[Opening EXERCISE DATA section]

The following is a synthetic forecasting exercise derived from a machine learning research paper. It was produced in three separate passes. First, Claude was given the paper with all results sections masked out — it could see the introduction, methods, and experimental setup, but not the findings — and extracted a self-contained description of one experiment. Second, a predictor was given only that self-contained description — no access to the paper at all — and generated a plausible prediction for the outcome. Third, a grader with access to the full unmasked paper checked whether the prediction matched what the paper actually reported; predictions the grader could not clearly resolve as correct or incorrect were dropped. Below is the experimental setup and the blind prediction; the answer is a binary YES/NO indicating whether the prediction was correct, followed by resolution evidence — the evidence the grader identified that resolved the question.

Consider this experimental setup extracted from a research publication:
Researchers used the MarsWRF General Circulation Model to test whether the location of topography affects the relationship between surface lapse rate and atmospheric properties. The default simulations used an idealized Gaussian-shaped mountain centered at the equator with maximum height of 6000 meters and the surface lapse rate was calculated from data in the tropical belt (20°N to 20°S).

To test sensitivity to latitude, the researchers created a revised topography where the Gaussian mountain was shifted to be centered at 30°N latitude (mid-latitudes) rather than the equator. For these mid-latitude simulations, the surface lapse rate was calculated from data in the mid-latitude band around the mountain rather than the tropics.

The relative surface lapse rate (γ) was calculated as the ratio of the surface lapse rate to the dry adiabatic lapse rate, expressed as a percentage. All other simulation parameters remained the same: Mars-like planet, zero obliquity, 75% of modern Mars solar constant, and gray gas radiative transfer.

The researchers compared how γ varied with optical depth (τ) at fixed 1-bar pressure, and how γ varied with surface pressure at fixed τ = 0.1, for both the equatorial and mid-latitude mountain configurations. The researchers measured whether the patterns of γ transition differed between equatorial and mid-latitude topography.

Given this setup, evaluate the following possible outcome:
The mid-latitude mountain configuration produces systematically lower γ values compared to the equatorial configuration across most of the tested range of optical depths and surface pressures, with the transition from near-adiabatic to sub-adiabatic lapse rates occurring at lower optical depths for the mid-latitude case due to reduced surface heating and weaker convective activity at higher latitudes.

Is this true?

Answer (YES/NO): NO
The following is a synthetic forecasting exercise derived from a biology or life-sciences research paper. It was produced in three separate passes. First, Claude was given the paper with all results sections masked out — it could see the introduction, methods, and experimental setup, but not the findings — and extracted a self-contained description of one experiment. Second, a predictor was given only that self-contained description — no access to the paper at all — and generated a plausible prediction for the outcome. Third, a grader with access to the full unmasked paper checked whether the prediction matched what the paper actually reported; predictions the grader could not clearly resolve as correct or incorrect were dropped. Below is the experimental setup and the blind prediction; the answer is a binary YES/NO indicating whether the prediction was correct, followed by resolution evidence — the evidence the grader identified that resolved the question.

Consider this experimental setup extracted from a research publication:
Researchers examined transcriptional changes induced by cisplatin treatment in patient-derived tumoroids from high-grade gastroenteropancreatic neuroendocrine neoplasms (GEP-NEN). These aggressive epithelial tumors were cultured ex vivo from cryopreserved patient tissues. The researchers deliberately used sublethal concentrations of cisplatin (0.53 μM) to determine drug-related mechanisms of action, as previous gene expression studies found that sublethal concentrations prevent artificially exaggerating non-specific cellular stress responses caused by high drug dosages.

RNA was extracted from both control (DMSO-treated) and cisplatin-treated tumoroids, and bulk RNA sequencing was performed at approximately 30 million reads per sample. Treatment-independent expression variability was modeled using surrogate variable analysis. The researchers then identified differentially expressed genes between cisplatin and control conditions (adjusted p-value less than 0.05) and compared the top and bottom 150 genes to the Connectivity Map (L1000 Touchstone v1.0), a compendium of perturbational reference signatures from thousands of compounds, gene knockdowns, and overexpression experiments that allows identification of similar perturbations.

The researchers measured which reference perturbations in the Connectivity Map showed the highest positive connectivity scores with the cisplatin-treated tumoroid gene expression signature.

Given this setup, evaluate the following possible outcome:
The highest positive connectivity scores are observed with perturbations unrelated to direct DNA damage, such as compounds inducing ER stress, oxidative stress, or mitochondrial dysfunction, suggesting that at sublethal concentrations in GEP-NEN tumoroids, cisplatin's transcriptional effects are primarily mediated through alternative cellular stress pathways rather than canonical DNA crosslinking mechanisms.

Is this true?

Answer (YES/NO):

[Closing EXERCISE DATA section]

- WHAT IS EXPECTED
Could you write out all the data exactly as it is given?

- RESULT
The following is a synthetic forecasting exercise derived from a machine learning research paper. It was produced in three separate passes. First, Claude was given the paper with all results sections masked out — it could see the introduction, methods, and experimental setup, but not the findings — and extracted a self-contained description of one experiment. Second, a predictor was given only that self-contained description — no access to the paper at all — and generated a plausible prediction for the outcome. Third, a grader with access to the full unmasked paper checked whether the prediction matched what the paper actually reported; predictions the grader could not clearly resolve as correct or incorrect were dropped. Below is the experimental setup and the blind prediction; the answer is a binary YES/NO indicating whether the prediction was correct, followed by resolution evidence — the evidence the grader identified that resolved the question.

Consider this experimental setup extracted from a research publication:
Researchers used the MarsWRF General Circulation Model to test whether the location of topography affects the relationship between surface lapse rate and atmospheric properties. The default simulations used an idealized Gaussian-shaped mountain centered at the equator with maximum height of 6000 meters and the surface lapse rate was calculated from data in the tropical belt (20°N to 20°S).

To test sensitivity to latitude, the researchers created a revised topography where the Gaussian mountain was shifted to be centered at 30°N latitude (mid-latitudes) rather than the equator. For these mid-latitude simulations, the surface lapse rate was calculated from data in the mid-latitude band around the mountain rather than the tropics.

The relative surface lapse rate (γ) was calculated as the ratio of the surface lapse rate to the dry adiabatic lapse rate, expressed as a percentage. All other simulation parameters remained the same: Mars-like planet, zero obliquity, 75% of modern Mars solar constant, and gray gas radiative transfer.

The researchers compared how γ varied with optical depth (τ) at fixed 1-bar pressure, and how γ varied with surface pressure at fixed τ = 0.1, for both the equatorial and mid-latitude mountain configurations. The researchers measured whether the patterns of γ transition differed between equatorial and mid-latitude topography.

Given this setup, evaluate the following possible outcome:
The mid-latitude mountain configuration produces systematically lower γ values compared to the equatorial configuration across most of the tested range of optical depths and surface pressures, with the transition from near-adiabatic to sub-adiabatic lapse rates occurring at lower optical depths for the mid-latitude case due to reduced surface heating and weaker convective activity at higher latitudes.

Is this true?

Answer (YES/NO): NO
The following is a synthetic forecasting exercise derived from a biology or life-sciences research paper. It was produced in three separate passes. First, Claude was given the paper with all results sections masked out — it could see the introduction, methods, and experimental setup, but not the findings — and extracted a self-contained description of one experiment. Second, a predictor was given only that self-contained description — no access to the paper at all — and generated a plausible prediction for the outcome. Third, a grader with access to the full unmasked paper checked whether the prediction matched what the paper actually reported; predictions the grader could not clearly resolve as correct or incorrect were dropped. Below is the experimental setup and the blind prediction; the answer is a binary YES/NO indicating whether the prediction was correct, followed by resolution evidence — the evidence the grader identified that resolved the question.

Consider this experimental setup extracted from a research publication:
Researchers examined transcriptional changes induced by cisplatin treatment in patient-derived tumoroids from high-grade gastroenteropancreatic neuroendocrine neoplasms (GEP-NEN). These aggressive epithelial tumors were cultured ex vivo from cryopreserved patient tissues. The researchers deliberately used sublethal concentrations of cisplatin (0.53 μM) to determine drug-related mechanisms of action, as previous gene expression studies found that sublethal concentrations prevent artificially exaggerating non-specific cellular stress responses caused by high drug dosages.

RNA was extracted from both control (DMSO-treated) and cisplatin-treated tumoroids, and bulk RNA sequencing was performed at approximately 30 million reads per sample. Treatment-independent expression variability was modeled using surrogate variable analysis. The researchers then identified differentially expressed genes between cisplatin and control conditions (adjusted p-value less than 0.05) and compared the top and bottom 150 genes to the Connectivity Map (L1000 Touchstone v1.0), a compendium of perturbational reference signatures from thousands of compounds, gene knockdowns, and overexpression experiments that allows identification of similar perturbations.

The researchers measured which reference perturbations in the Connectivity Map showed the highest positive connectivity scores with the cisplatin-treated tumoroid gene expression signature.

Given this setup, evaluate the following possible outcome:
The highest positive connectivity scores are observed with perturbations unrelated to direct DNA damage, such as compounds inducing ER stress, oxidative stress, or mitochondrial dysfunction, suggesting that at sublethal concentrations in GEP-NEN tumoroids, cisplatin's transcriptional effects are primarily mediated through alternative cellular stress pathways rather than canonical DNA crosslinking mechanisms.

Is this true?

Answer (YES/NO):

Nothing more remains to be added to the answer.